Pictures are to be left out, and the rest of the records reproduced exactly.
-- DATA FOR PROCESSING follows --
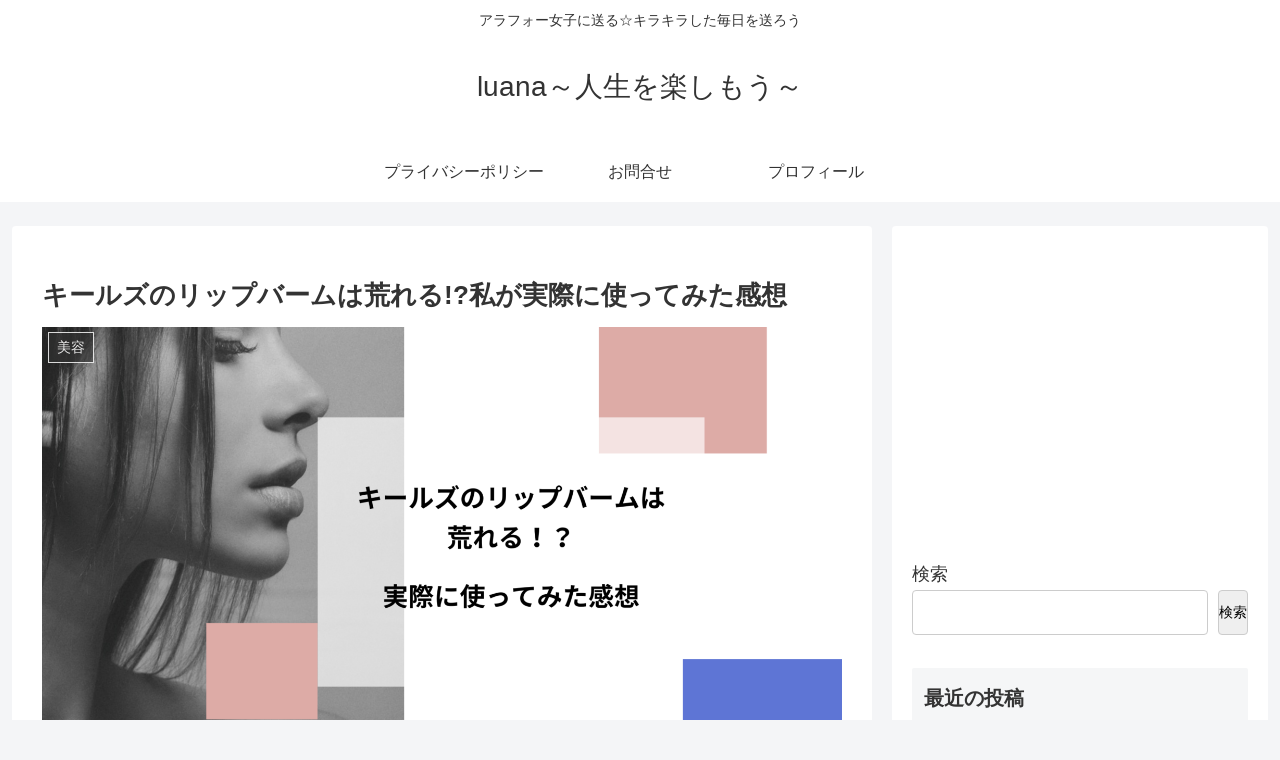

--- FILE ---
content_type: text/html; charset=utf-8
request_url: https://www.google.com/recaptcha/api2/aframe
body_size: 267
content:
<!DOCTYPE HTML><html><head><meta http-equiv="content-type" content="text/html; charset=UTF-8"></head><body><script nonce="0KiHamoGBSMYm3hiLvkFlQ">/** Anti-fraud and anti-abuse applications only. See google.com/recaptcha */ try{var clients={'sodar':'https://pagead2.googlesyndication.com/pagead/sodar?'};window.addEventListener("message",function(a){try{if(a.source===window.parent){var b=JSON.parse(a.data);var c=clients[b['id']];if(c){var d=document.createElement('img');d.src=c+b['params']+'&rc='+(localStorage.getItem("rc::a")?sessionStorage.getItem("rc::b"):"");window.document.body.appendChild(d);sessionStorage.setItem("rc::e",parseInt(sessionStorage.getItem("rc::e")||0)+1);localStorage.setItem("rc::h",'1769329492984');}}}catch(b){}});window.parent.postMessage("_grecaptcha_ready", "*");}catch(b){}</script></body></html>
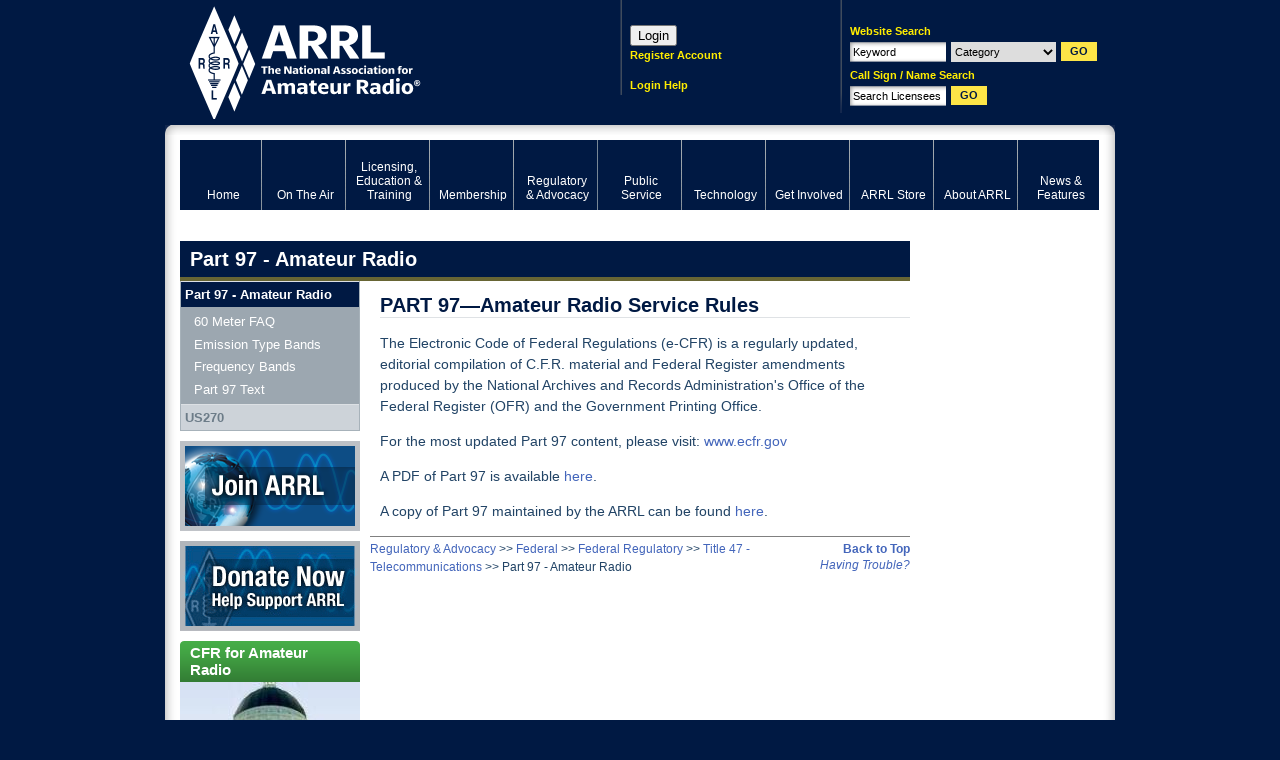

--- FILE ---
content_type: text/html; charset=utf-8
request_url: https://www.google.com/recaptcha/api2/aframe
body_size: 266
content:
<!DOCTYPE HTML><html><head><meta http-equiv="content-type" content="text/html; charset=UTF-8"></head><body><script nonce="SWdbT6ggM392JhvAsLih7Q">/** Anti-fraud and anti-abuse applications only. See google.com/recaptcha */ try{var clients={'sodar':'https://pagead2.googlesyndication.com/pagead/sodar?'};window.addEventListener("message",function(a){try{if(a.source===window.parent){var b=JSON.parse(a.data);var c=clients[b['id']];if(c){var d=document.createElement('img');d.src=c+b['params']+'&rc='+(localStorage.getItem("rc::a")?sessionStorage.getItem("rc::b"):"");window.document.body.appendChild(d);sessionStorage.setItem("rc::e",parseInt(sessionStorage.getItem("rc::e")||0)+1);localStorage.setItem("rc::h",'1769063834197');}}}catch(b){}});window.parent.postMessage("_grecaptcha_ready", "*");}catch(b){}</script></body></html>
-- DATA FOR PROCESSING concluded --
**WRITTEN SOLUTION**
--- FILE ---
content_type: text/html; charset=utf-8
request_url: https://www.google.com/recaptcha/api2/aframe
body_size: 267
content:
<!DOCTYPE HTML><html><head><meta http-equiv="content-type" content="text/html; charset=UTF-8"></head><body><script nonce="0KiHamoGBSMYm3hiLvkFlQ">/** Anti-fraud and anti-abuse applications only. See google.com/recaptcha */ try{var clients={'sodar':'https://pagead2.googlesyndication.com/pagead/sodar?'};window.addEventListener("message",function(a){try{if(a.source===window.parent){var b=JSON.parse(a.data);var c=clients[b['id']];if(c){var d=document.createElement('img');d.src=c+b['params']+'&rc='+(localStorage.getItem("rc::a")?sessionStorage.getItem("rc::b"):"");window.document.body.appendChild(d);sessionStorage.setItem("rc::e",parseInt(sessionStorage.getItem("rc::e")||0)+1);localStorage.setItem("rc::h",'1769329492984');}}}catch(b){}});window.parent.postMessage("_grecaptcha_ready", "*");}catch(b){}</script></body></html>

--- FILE ---
content_type: text/html; charset=utf-8
request_url: https://www.google.com/recaptcha/api2/aframe
body_size: 266
content:
<!DOCTYPE HTML><html><head><meta http-equiv="content-type" content="text/html; charset=UTF-8"></head><body><script nonce="SWdbT6ggM392JhvAsLih7Q">/** Anti-fraud and anti-abuse applications only. See google.com/recaptcha */ try{var clients={'sodar':'https://pagead2.googlesyndication.com/pagead/sodar?'};window.addEventListener("message",function(a){try{if(a.source===window.parent){var b=JSON.parse(a.data);var c=clients[b['id']];if(c){var d=document.createElement('img');d.src=c+b['params']+'&rc='+(localStorage.getItem("rc::a")?sessionStorage.getItem("rc::b"):"");window.document.body.appendChild(d);sessionStorage.setItem("rc::e",parseInt(sessionStorage.getItem("rc::e")||0)+1);localStorage.setItem("rc::h",'1769063834197');}}}catch(b){}});window.parent.postMessage("_grecaptcha_ready", "*");}catch(b){}</script></body></html>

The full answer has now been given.